━━━━━ EXTRACT PROVIDED ━━━━━

The moon landing example you made is a good one. It is a grand achievement,
and is rightfully a romantic vision of what humanity can accomplish. But over-
extending that romantic view to the entire area in history that it occurred in
would mean ignoring the cold war and the ever-present threat of nuclear war.

I'm not saying, and I don't think the articles authors was intending to say,
that you shouldn't have emotional and romantic responses to things, but rather
that we need to not let those responses (and perhaps our desire to focus on
the positive/romantic) blind us to the wider contexts that may not be so
romantic.

------
trevyn
I find works of philosophical non-fiction written by horror fiction writers
useful for not romanticizing the present:

“Like many who have tried their hand at metaphysics, Bahnsen declared that,
appearances to the contrary, all reality is the expression of a unified,
unchanging force—a cosmic movement that various philosophers have
characterized in various ways. To Bahnsen, this force and its movement were
monstrous in nature, resulting in a universe of indiscriminate butchery and
mutual slaughter among its individuated parts. Additionally, the “universe
according to Bahnsen” has never had a hint of design or direction. From the
beginning, it was a play with no plot and no players that were anything more
than portions of a master drive of purposeless self-mutilation. In Bahnsen’s
philosophy, everything is engaged in a disordered fantasia of carnage.

━━━━━ INFORMATION PROVIDED ━━━━━

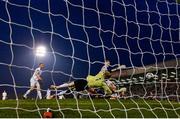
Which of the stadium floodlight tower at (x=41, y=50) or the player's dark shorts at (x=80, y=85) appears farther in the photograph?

━━━━━

Can you copy the forum thread on romanticizing the past word for word, starting with "The moon landing" and going on through "of nuclear war."?

The moon landing example you made is a good one. It is a grand achievement,
and is rightfully a romantic vision of what humanity can accomplish. But over-
extending that romantic view to the entire area in history that it occurred in
would mean ignoring the cold war and the ever-present threat of nuclear war.